Can all Teeth be Treated Endodontically?
Most teeth can be treated. Occasionally, a tooth can’t be saved because the root canals are not accessible, the root is severely fractured, the tooth doesn’t have adequate bone support, or the tooth severely damaged by decay and cannot be properly restored. However, advances in endodontics are making it possible to save teeth that even a few years ago would have been lost. When endodontic treatment is not effective, endodontic surgery may be able to save the tooth.
How Does Endodontic Treatment Save the Tooth?
The endodontist removes the inflamed or infected pulp, carefully cleans and shapes the inside of the canal then fills and seals the space.
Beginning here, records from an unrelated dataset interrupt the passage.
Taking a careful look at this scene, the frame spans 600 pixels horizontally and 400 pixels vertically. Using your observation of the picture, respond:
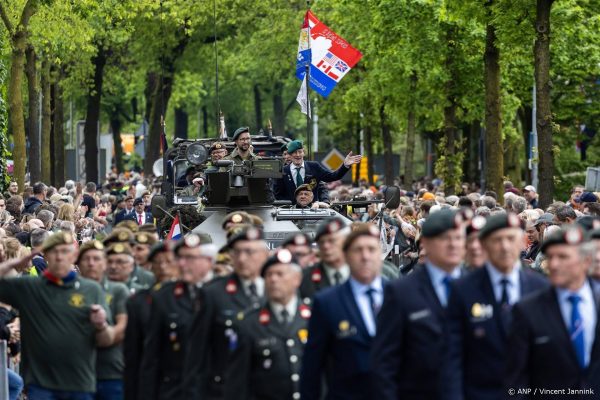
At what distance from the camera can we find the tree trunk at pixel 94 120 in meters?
55.2

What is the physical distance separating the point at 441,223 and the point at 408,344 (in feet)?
2.52

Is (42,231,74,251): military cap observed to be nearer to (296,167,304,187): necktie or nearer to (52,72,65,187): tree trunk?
(296,167,304,187): necktie

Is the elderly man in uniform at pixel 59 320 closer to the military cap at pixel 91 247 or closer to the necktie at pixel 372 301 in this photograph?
the military cap at pixel 91 247

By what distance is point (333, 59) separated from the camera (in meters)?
33.8

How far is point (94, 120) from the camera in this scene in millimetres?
55438

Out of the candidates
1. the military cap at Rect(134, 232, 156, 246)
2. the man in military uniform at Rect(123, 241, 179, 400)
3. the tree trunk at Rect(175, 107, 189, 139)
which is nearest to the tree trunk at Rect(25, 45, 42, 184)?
the military cap at Rect(134, 232, 156, 246)

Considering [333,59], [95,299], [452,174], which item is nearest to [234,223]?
[95,299]

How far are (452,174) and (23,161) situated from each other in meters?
9.42

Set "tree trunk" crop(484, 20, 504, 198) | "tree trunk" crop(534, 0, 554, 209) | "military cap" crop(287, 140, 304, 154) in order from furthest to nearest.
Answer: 1. "tree trunk" crop(484, 20, 504, 198)
2. "tree trunk" crop(534, 0, 554, 209)
3. "military cap" crop(287, 140, 304, 154)

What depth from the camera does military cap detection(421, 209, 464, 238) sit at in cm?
1078

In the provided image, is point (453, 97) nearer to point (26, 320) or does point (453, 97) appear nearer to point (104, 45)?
point (104, 45)

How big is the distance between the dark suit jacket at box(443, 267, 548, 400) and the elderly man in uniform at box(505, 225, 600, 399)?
0.15 meters

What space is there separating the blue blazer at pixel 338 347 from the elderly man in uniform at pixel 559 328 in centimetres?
95

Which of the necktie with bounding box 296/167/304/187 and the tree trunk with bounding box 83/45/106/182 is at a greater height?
the tree trunk with bounding box 83/45/106/182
Afterwards, you will return to your dentist, who will place a crown or other restoration on the tooth to protect and restore it to full function. After restoration, the tooth continues to function like any other tooth.
What are the Alternatives to Endodontic Treatment, Retreatment and/or Endodontic Surgery?
The only other alternative is extraction of the tooth. The extracted tooth must then be replaced with an implant, bridge or removable partial denture to restore chewing function and to prevent adjacent teeth from shifting. Because these options require extensive surgery or dental procedures on adjacent healthy teeth, they can be far more costly and time consuming than treatment and restoration of the natural tooth.
No matter how effective tooth replacements are—nothing is as good as your own natural tooth. The payoff for choosing endodontic treatment could be a healthy, functioning natural tooth for many years to come.